Why is Pandas Dataframe so slow when multiplying by a scalar?

Question

I've noticed that when you multiply a dataframe by a scalar, it's an order of magnitude slower than multiplying the numpy array instead. The slowness increases more than linearly with dataframe size. Python 3.6, Pandas 0.24.0.

Is there a better workaround?

Why is multiplying by a scalar so slow in Pandas? It seems like a performance bug to me.

df0 = pd.DataFrame(np.random.randn(1000, 400))

# Time to make a copy
%timeit df = df0.copy();
1.25 ms ± 5.64 µs per loop (mean ± std. dev. of 7 runs, 1000 loops each)

# Multiplying by a scalar is absurdly slow
%timeit df = df0.copy(); df = df * 1
64.7 ms ± 265 µs per loop (mean ± std. dev. of 7 runs, 10 loops each)

# Using numpy is much faster
%timeit df = df0.copy(); df[:] = df.values * 1
3.54 ms ± 251 µs per loop (mean ± std. dev. of 7 runs, 100 loops each)

# Multiplying by another dataframe with the same indexes is much faster
%timeit df = df0.copy(); df = df * df0
1.68 ms ± 5.31 µs per loop (mean ± std. dev. of 7 runs, 1000 loops each)

Working with the underlying numpy arrays will always benefit performance. Note that you're also modifying in-place in the second case, which also contributes to efficiency — yatu, Aug 26 '19 at 13:05

score 3 · Answer 1 · answered Aug 26 '19 at 13:07

Is there a better workaround?

You can working with numpy array and DataFrame constructor, if performance is important:

In [219]: %timeit df = df0.copy()
2.78 ms ± 37 µs per loop (mean ± std. dev. of 7 runs, 100 loops each)

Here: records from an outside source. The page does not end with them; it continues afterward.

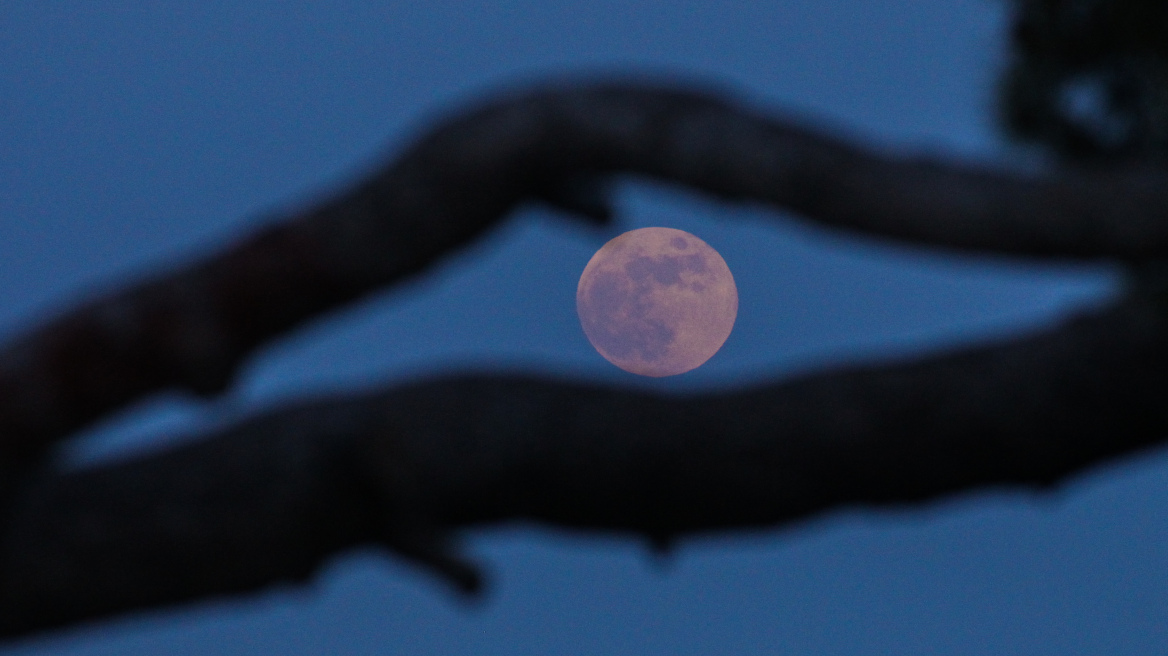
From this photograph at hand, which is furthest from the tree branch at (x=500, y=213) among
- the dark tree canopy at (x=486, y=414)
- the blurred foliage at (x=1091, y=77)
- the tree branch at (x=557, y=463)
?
the blurred foliage at (x=1091, y=77)

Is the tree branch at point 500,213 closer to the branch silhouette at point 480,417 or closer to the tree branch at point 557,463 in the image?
the branch silhouette at point 480,417

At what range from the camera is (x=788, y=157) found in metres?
3.19

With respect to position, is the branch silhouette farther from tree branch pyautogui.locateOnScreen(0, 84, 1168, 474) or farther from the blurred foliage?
the blurred foliage

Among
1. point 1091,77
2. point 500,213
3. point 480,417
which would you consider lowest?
point 480,417

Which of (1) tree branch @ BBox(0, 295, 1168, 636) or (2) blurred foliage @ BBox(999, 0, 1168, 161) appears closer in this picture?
(1) tree branch @ BBox(0, 295, 1168, 636)

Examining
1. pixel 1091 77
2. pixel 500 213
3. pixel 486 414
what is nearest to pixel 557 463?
pixel 486 414

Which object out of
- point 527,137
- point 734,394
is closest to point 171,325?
point 527,137

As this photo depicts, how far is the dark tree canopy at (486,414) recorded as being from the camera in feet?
11.4

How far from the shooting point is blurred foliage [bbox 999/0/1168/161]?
16.9 feet

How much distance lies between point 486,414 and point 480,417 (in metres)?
0.02

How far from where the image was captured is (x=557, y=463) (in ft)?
12.7

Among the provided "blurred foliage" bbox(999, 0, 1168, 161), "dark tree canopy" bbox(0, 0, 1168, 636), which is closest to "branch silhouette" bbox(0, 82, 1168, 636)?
"dark tree canopy" bbox(0, 0, 1168, 636)

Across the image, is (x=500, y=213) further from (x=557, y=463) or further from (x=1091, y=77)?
(x=1091, y=77)

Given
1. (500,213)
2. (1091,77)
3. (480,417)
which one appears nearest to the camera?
(500,213)
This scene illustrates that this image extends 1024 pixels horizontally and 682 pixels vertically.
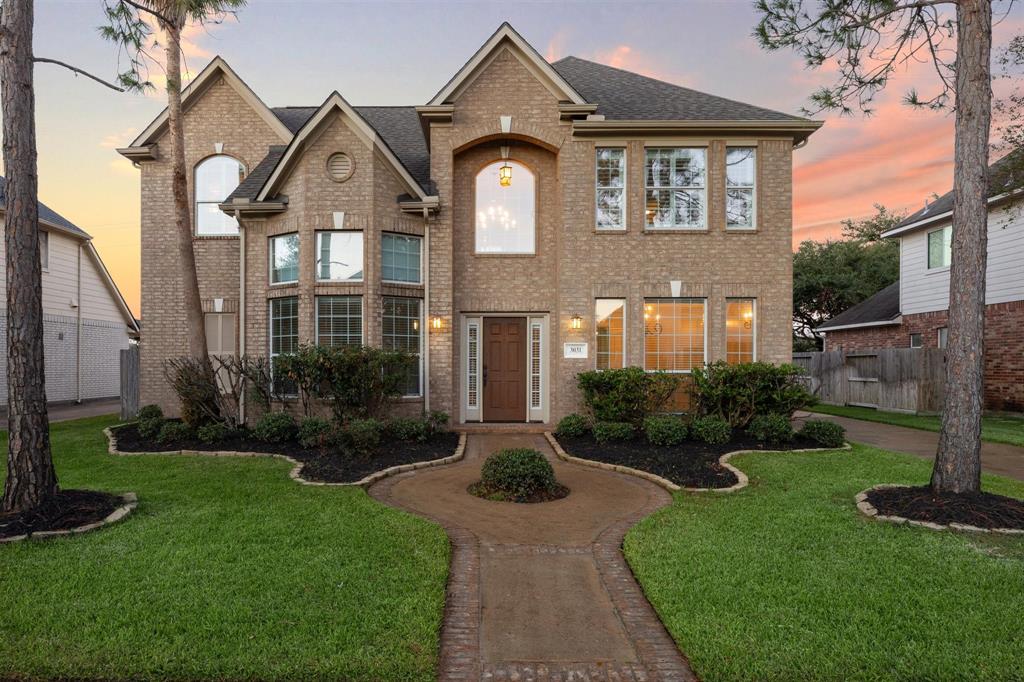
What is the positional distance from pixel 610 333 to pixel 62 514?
926 centimetres

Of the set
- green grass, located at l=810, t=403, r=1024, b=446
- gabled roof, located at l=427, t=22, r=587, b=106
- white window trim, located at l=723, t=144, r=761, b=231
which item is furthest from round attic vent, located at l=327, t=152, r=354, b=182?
green grass, located at l=810, t=403, r=1024, b=446

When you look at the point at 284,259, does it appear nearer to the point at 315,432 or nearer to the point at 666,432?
the point at 315,432

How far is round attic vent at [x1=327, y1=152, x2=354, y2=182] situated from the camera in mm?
10602

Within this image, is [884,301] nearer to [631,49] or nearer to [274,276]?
[631,49]

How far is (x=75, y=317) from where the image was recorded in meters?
18.8

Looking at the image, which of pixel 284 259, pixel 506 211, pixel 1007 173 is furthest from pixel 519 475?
A: pixel 1007 173

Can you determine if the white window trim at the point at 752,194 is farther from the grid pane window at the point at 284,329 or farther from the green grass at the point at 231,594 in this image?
the grid pane window at the point at 284,329

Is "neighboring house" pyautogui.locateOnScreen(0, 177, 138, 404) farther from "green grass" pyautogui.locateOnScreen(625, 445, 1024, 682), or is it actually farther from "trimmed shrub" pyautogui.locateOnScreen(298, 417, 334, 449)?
"green grass" pyautogui.locateOnScreen(625, 445, 1024, 682)

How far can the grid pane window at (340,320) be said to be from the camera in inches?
420

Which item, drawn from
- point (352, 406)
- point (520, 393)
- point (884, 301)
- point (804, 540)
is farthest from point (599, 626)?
point (884, 301)

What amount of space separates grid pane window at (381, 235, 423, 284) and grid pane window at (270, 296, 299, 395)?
6.75 ft

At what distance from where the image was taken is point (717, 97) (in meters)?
12.5

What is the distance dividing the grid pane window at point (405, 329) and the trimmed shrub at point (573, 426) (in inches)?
124

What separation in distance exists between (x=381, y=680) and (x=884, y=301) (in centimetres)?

In [220]: %timeit df = df0.copy(); df = df * 1
129 ms ± 3.74 ms per loop (mean ± std. dev. of 7 runs, 10 loops each)

In [221]: %timeit df = df0.copy(); df[:] = df.values * 1
9.35 ms ± 118 µs per loop (mean ± std. dev. of 7 runs, 100 loops each)

In [222]: %timeit df = df0.copy(); df = pd.DataFrame(df.values * 1,
                                                     index=df.index,
                                                     columns=df.columns)

4.88 ms ± 40.2 µs per loop (mean ± std. dev. of 7 runs, 100 loops each)

thomas · Answer 2 · 2020-06-15T16:00:30.647

Is it really that bad?

In the following I wanted to show you how you can make your code faster. But then I realized, that it depends also on the size of the dataset in use. Nonetheless, let us first have a look at your problem. I will run the same code on my machine in order to gauge the comparison. I will do everything for a big dataset (100 times yours) and a small one (your dataset).

Pandas is slow on some numerical computations. Let's see how slow compared to equivalent numpy operations.

Using pandas 0.23.4 on Linux 32 Cores, within a jupyter notebook (Using pandas 1.0.4 on Windows 2 Cores for the results at the end, within a jupyter notebook)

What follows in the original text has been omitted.